As Diane and Ron drove north to their operational base in New Hampshire, they spoke of their friends, neighbors, coworkers—and even the crazy creatures who ranted on their televisions each night as if Earth were alone in the universe, as if terrible leaders were above consequences for the ways they didn’t live up to the trust humanity had erroneously placed in them.

They repeated Edgar Hernandez’s words: “It’s up to us. We must represent humanity as best we can.”

Diane and Ron were surprised to admit how much affection they felt for this backward race with so many troubles threatening to overtake their potential merits and aspirations. They spoke of how much their own two children had learned from all their human classmates, teachers and friends over the years, how much their kids had grown into two good, young adults had taken on the best human qualities while maintaining a love for their own ancestry as they set out into this alien world to create their own homes—not operational bases, Diane and Ron had come to realize, but actual homes.

Diane and Ron decided it was time for a new phase of their operation. They vowed to become involved with voter registration drives, making sure humans understood how wonderful it was that they could have a voice in their own future. They promised to campaign for worthy political candidates who would actually serve their fellow humans instead of leeching off of them or touting the false glory of power. They committed to stop avoiding political discussions at work or backyard cookouts or the local supermarket. They’d start asking questions of the humans they interacted with in everyday situations, gently probing them to think of the consequences of their political actions and inactions.

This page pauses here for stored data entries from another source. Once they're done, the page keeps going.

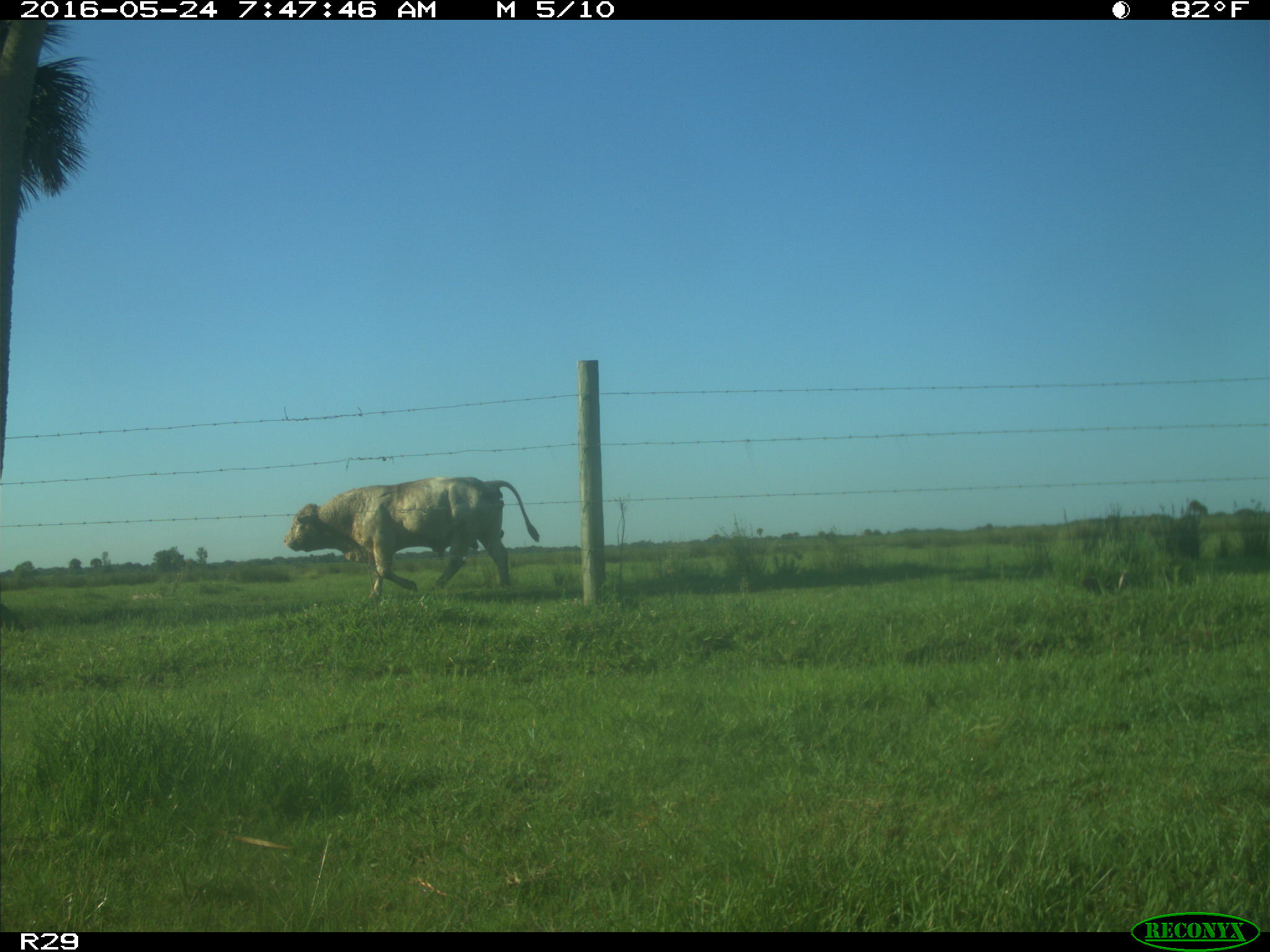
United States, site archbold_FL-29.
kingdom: Animalia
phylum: Chordata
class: Mammalia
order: Artiodactyla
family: Bovidae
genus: Bos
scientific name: Bos taurus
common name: domestic cow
Bos taurus (domestic cow).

They wouldn’t force their views on anyone. Instead, they’d model a higher form of debate than the screeching that humans too often fell into. They’d point out that putting meaningless slogans on hats isn’t a strong sign of effective leadership. They’d focus on facts, positive emotions, empathy and gentle humor. They’d encourage their colleagues on the other visitor teams to do the same in their interactions with the humans around them. Diane even talked about running for a position as a visitor team representative on the Prime Council, something neither of them had considered before that day. Ron hugged her when she brought up the idea and vowed to support her in any way she needed.

They even planned to make satirical signs to poke fun at the monsters who thought they were invincible and wave those signs at human marches every chance they got. If their five centuries of life had taught them anything, it was that the worst monsters feared resistance and could be defeated with wise discussions, passionate actions, good humor and getting good people across the universe to care, to speak up, to raise as many hands as their anatomy gave them, and to vote.

Instead of just passively observing humanity, Diane and Ron decided they’d start to help.